WORK TASK: The listing that follows should be copied in full, exactly as written.

DATA:
◆ ◆ ◆

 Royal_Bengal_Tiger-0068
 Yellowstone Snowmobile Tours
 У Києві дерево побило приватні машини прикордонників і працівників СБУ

◆ ◆ ◆

RESULT FOR THIS TASK:
 Royal_Bengal_Tiger-0068
 Yellowstone Snowmobile Tours
 У Києві дерево побило приватні машини прикордонників і працівників СБУ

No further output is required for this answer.